L’employeur est tenu de prévenir les licenciements économiques (adaptation et reclassement interne de ses salariés) et de faciliter le reclassement du personnel licencié. L’obligation de mettre en œuvre un plan de sauvegarde de l’emploi (PSE), permet d’accentuer cet effort. Des aides de l’état, sous la forme d’allégements de charges ou de conventions négociées avec l’administration du travail et financées par le FNE, doivent permettre d’éviter un certain ­nombre de licenciements ou d’en limiter les conséquences sociales.

L’intervention de l’état

Les aides destinées à prévenir les licenciements. Il pourra s’agir, selon les situations, des conventions de formation et d’adaptation offrant une aide à la formation de longue durée afin d’adapter les salariés aux évolutions de leur emploi ou de favoriser leur reclassement externe, de l’activité partielle ou encore des conventions d’aide au travail à temps partiel permettant un maintien partiel et temporaire du salaire aux salariés ayant accepté la transformation de leur poste en temps partiel.

Les aides destinées à atténuer les conséquences des licenciements. Elles permettent de favoriser :

  • la conversion des salariés, par l’intermédiaire d’un congé en vue de bénéficier d’actions destinées à favoriser leur reclassement (avec suspension du contrat de travail, art. L. 5123-2, 3°) ;
  • le reclassement externe (notamment, aides à la mobilité géographique et allocation temporaire dégressive destinée à compenser la baisse de salaire dans l’emploi de reclassement) ;
  • la réinsertion des travailleurs étrangers dans leur pays d’origine ;
  • la création ou la reprise d’entreprises par des salariés licenciés (aide fiscale aux employeurs qui attribuent des prêts à taux privilégiés).

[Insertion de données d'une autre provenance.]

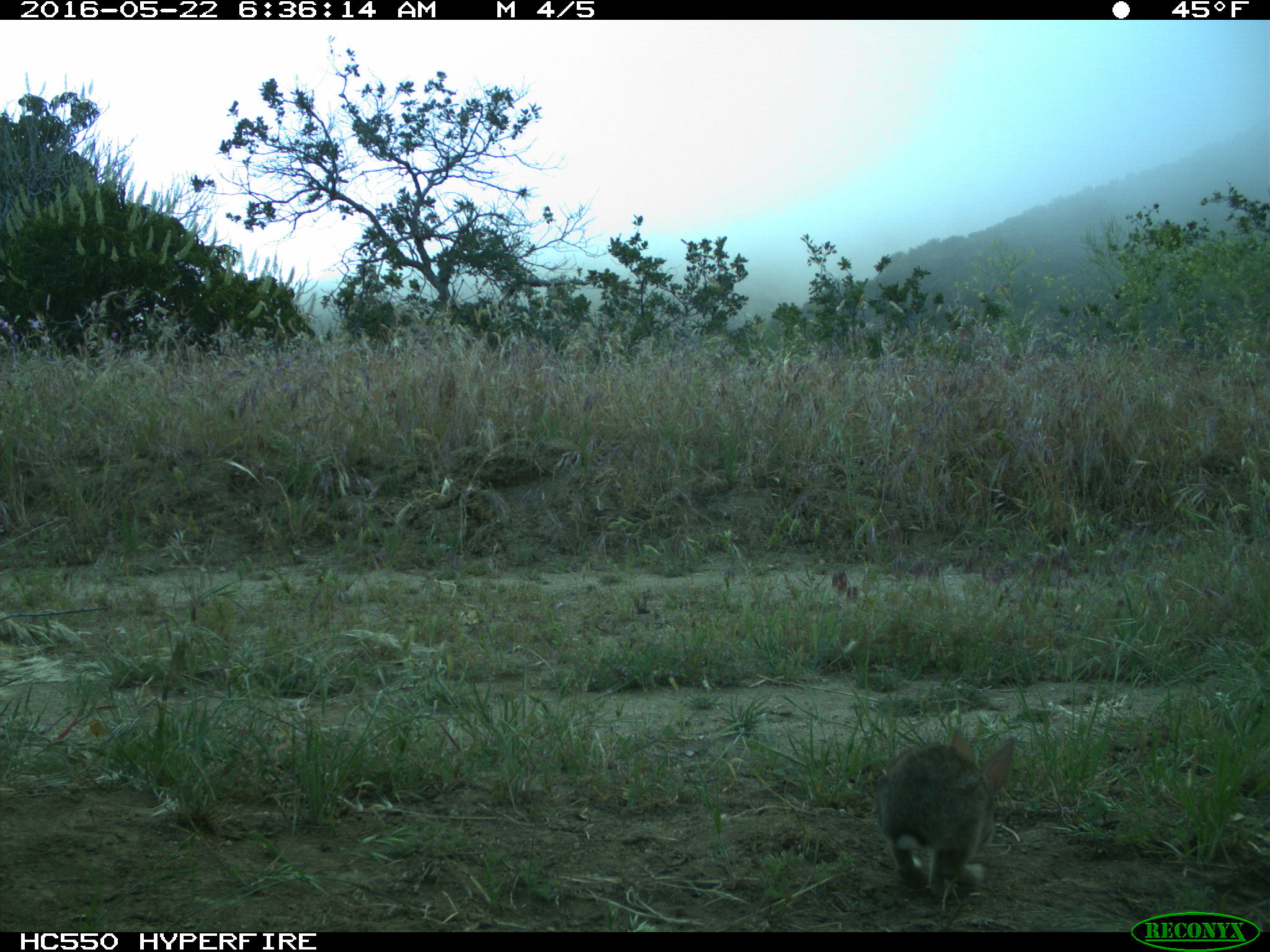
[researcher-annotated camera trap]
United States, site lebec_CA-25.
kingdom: Animalia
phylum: Chordata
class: Mammalia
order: Lagomorpha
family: Leporidae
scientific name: Leporidae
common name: rabbits and hares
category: unidentified rabbit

Les obligations de l’employeur : généralités

Les employeurs ont l’obligation, lorsqu’ils procèdent à des licenciements économiques, de proposer aux salariés concernés de bénéficier, selon le cas, soit d’un contrat de sécurisation professionnelle (CSP), soit d’un congé de reclassement (voir ci-après). Ces dispositifs doivent permettre au salarié de retrouver plus rapidement un emploi : il reste toutefois libre de les accepter ou non (sur l’obligation, plus générale, faite à l’employeur d’élaborer un plan de sauvegarde de l’emploi - PSE -, voir notre chapitre « Licenciement pour motif économique : les procédures applicables »). Les entreprises ont également l’obligation de contribuer à la création d’activités et au développement des emplois dans le cadre du dispositif de revitalisation des bassins d’emploi (voir art. L. 1233-84 et suiv.), et de rechercher un repreneur lorsqu’elles envisagent la fermeture d'un établissement qui aurait pour conséquence un projet de licenciement collectif (voir art. L. 1233-57-9 et suiv.).

Le contrat de sécurisation professionnelle (CSP)

Le CSP permet aux salariés visés par une procédure de licenciement économique de bénéficier, après la rupture de leur contrat de travail, d'un accompagnement renforcé et personnalisé visant à favoriser un reclassement accéléré vers l'emploi durable. Sa durée est, en principe, de 12 mois de date à date (voir ci-après).

Le CSP s’adresse aux salariés des entreprises de moins de 1 000 salariés ; à compter de 1 000 salariés, le congé de reclassement s’applique.

Le congé de reclassement

Ce dispositif s’adresse aux salariés des entreprises (ou établissements) d’au moins 1 000 salariés. Il est destiné à permettre au salarié licencié pour motif économique de bénéficier d’un ensemble de mesures destinées à faciliter son reclassement : entretien d’évaluation et d’orientation, accompagnement dans les démarches de recherche d’emploi, bilan de compétences, actions de formation ou de VAE, l’ensemble étant financé par l’employeur.